(Provided text)
Continuity and sequential continuity 
The function $f:(X,d)\rightarrow(Y,\rho)$ is continuous if and only if $f$ is sequentially continuous (that means $x_n\rightarrow x \Rightarrow f(x_n)\rightarrow f(x)$)

Proof. First I show that if $f$ is continuous then $f$ is sequentially continuous. I consider the sequence $x_n\rightarrow x_0$ so I can find for $\varepsilon =\delta$ a value $n_\delta$ such that $|x_n-x_0|<\delta$. Doing so I can use the hypothesis that $f$ is continuous so $|f(x_n)-f(x_0)|<\varepsilon$. 
Now, I show the opposite implication. I know now that
$$
\forall \varepsilon >0 \,\,\,\,\exists n_\varepsilon : \forall n\geq n_\varepsilon \,\,\,\,\,|x_n-x_0|<\varepsilon
$$
So for a certain $\varepsilon$:
$$
|f(x_n)-f(x_0)|<\varepsilon_1
$$
If I call $\varepsilon=\delta$ and $\varepsilon_1=\varepsilon$ we have the definition of continuity.

(Given data)
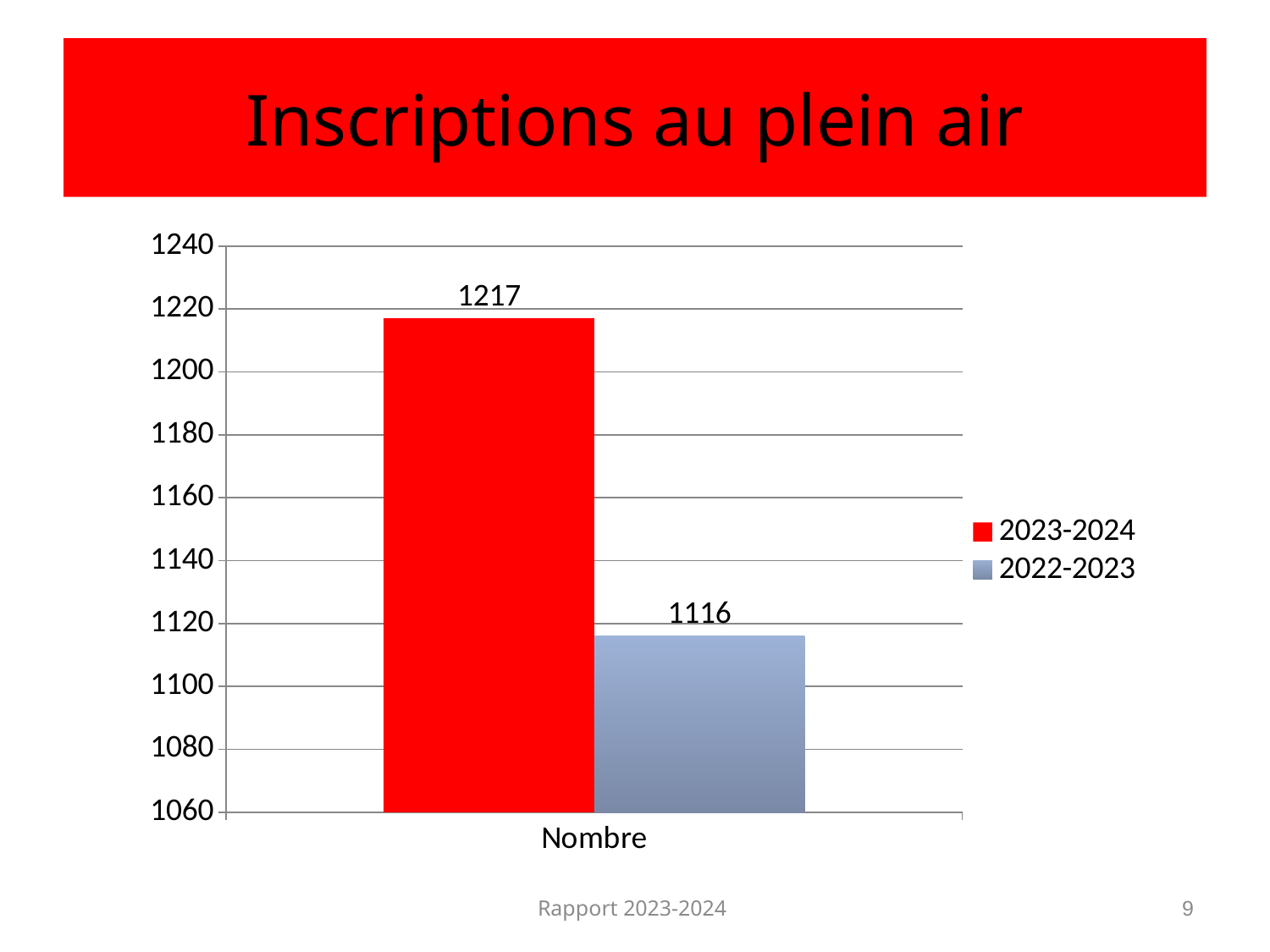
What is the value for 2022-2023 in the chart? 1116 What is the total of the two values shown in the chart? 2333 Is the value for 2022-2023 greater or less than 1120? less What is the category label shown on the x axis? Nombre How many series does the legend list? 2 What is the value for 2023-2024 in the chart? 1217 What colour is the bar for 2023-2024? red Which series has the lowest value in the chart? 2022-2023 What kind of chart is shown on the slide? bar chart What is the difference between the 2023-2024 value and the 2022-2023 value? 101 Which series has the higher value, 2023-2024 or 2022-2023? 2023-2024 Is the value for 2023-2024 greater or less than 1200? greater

(Task) In the proof of continuity and sequential continuity, why does the first part conclude that $|f(x_n)-f(x_0)|<\varepsilon$? Answer in one to three sentences.

(Task answer) Setting $\varepsilon=\delta$ in the convergence $x_n\rightarrow x_0$ yields an index $n_\delta$ such that $|x_n-x_0|<\delta$. This bound allows the hypothesis that $f$ is continuous to be applied, which gives $|f(x_n)-f(x_0)|<\varepsilon$.